Cette page d'exercices est composée de plusieurs parties distinctes.

1) (À gauche, en haut.) Il s'agit d'une équivalence symbole/lettre. C'est une des clés possibles donc, qui prend pour base un simple chiffrement par substitution. Cette clé, on l'aura compris, ne coïncide absolument pas avec le cryptogramme écrit en 1897. Si elle coïncidait, le chiffre de Dorabella aurait été déchiffré depuis très longtemps et je n'aurais pas eu grand-chose à écrire au cours de cette semaine.

2) (À gauche, au milieu.) Plusieurs exemples qui sont déchiffrables grâce à la même clé : « Marco Elgar » (le prénom et le nom de son chien !), « A very old cypher » (« un très vieux chiffrement ») et « Do you go to London? » (« Est-ce que tu vas à Londres ? »). À noter que « A very old cypher » est crypté deux fois : une fois à l'aide des symboles habituels en forme de boucles et une deuxième fois à l'aide de symboles rectilignes.

3) (À gauche, en bas.) Une série de formes géométriques. Elgar a tracé un carré et cinq cercles (ou roues) traversés à chaque fois par deux diagonales perpendiculaires. Il a en outre dessiné, sur les deux diagonales et la circonférence de quatre de ces cercles, une série de petits traits qui, plus que certainement, permettent de distribuer les 24 symboles disponibles dans son alphabet chiffré. Chacun de ces traits est orienté dans une direction particulière et correspond a priori à une, deux ou trois boucles orientées dans cette direction. Selon la manière dont sont agencés les traits et les lettres sur la roue et selon la manière de lire cette dernière (dans le sens des aiguilles d'une montre ou dans le sens inverse), l'équivalence symbole/lettre change du tout au tout. — À cela s'ajoute le fait que ces roues, configurées d'une certaine façon, sont peut-être destinées à être tournées chaque fois qu'une lettre est chiffrée. Exemple : on veut écrire « AA ». On cherche donc sur la roue le symbole équivalant à la lettre « A » et on inscrit ce symbole à la place de la lettre sur une feuille. Ensuite, on tourne la roue d'un huitième ou d'un quart de tour. Vu que l'on doit à nouveau écrire un « A », on cherche le symbole qui correspond à la lettre « A » sur la roue. Mais celle-ci ayant pivoté, le symbole ne sera pas identique au premier « A ». Si Elgar a crypté son message de cette façon, nous ne sommes pas sortis de l'auberge !

4) (À droite, en haut.) Une suite de symboles qui ne sont pas agencés en suivant le même ordre que la clé rédigée en haut à gauche. Deux autres clés possibles ?

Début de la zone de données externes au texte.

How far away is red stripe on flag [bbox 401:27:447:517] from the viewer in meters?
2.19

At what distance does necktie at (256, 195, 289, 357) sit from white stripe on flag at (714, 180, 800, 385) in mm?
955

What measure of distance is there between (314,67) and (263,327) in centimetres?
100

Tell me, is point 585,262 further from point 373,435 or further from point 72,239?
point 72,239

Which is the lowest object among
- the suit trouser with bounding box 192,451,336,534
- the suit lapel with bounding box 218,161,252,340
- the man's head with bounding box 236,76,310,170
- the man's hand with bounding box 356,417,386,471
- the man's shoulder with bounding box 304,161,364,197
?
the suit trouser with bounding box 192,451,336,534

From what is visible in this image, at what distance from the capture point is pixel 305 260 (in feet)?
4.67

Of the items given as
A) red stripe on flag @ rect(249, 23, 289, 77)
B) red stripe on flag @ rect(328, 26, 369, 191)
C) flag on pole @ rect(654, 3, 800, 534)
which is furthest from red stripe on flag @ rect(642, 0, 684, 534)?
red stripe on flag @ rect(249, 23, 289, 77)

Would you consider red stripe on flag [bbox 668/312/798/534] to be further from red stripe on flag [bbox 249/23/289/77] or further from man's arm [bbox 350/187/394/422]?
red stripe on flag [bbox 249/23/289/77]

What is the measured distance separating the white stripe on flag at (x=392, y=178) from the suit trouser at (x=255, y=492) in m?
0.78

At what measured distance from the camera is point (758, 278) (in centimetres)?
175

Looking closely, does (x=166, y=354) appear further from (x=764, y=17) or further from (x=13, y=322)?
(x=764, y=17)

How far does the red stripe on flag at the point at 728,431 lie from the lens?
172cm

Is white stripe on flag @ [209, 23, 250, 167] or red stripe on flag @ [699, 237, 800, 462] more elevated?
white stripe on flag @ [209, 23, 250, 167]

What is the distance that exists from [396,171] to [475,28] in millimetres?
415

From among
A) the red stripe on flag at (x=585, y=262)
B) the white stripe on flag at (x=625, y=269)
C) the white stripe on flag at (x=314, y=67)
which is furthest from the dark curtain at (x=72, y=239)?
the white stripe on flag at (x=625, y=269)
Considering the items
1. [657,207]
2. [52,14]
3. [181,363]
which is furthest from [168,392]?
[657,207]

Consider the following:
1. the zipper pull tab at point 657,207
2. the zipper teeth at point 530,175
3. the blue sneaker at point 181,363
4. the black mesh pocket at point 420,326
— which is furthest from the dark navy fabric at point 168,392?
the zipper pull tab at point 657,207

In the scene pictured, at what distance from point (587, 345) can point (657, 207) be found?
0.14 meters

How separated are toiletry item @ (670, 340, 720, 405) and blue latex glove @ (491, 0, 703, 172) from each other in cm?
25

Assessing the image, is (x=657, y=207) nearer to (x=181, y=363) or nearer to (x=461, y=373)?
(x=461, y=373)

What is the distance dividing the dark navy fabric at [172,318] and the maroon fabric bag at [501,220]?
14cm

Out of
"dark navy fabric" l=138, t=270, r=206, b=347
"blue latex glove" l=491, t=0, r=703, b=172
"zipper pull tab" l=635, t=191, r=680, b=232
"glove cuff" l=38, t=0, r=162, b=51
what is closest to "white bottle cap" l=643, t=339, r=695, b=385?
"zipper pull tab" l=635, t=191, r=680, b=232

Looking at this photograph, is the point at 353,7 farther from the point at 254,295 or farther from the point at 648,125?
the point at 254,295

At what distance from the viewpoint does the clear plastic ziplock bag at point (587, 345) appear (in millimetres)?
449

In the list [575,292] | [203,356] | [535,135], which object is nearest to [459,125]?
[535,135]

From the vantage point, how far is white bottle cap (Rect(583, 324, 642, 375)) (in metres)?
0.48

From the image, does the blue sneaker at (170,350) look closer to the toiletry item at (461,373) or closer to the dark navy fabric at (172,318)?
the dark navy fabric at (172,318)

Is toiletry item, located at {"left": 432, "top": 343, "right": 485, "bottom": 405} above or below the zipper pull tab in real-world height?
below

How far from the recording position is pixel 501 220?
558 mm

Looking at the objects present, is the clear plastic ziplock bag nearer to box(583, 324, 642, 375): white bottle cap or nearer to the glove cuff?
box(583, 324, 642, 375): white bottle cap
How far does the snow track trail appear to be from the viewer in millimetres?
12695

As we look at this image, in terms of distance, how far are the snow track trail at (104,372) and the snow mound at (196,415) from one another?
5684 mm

5) (À droite, au milieu.) Le message, en clair, « Do you go to London tomorrow? ». Elgar a par ailleurs compté le nombre total de lettres (« 23 ») ainsi que le nombre de « O » (« 9 Os »).

6) (À droite, en bas.) Les chiffres 1, 2, 3 et 4, le « 4 » étant représenté deux fois : une fois de manière fermée et une fois de manière ouverte (comme dans le cryptogramme de 1897).

(La suite ? Un jour peut-être.)

Le chiffre de Dorabella (3)

(Le début de la réflexion se trouve ICI.)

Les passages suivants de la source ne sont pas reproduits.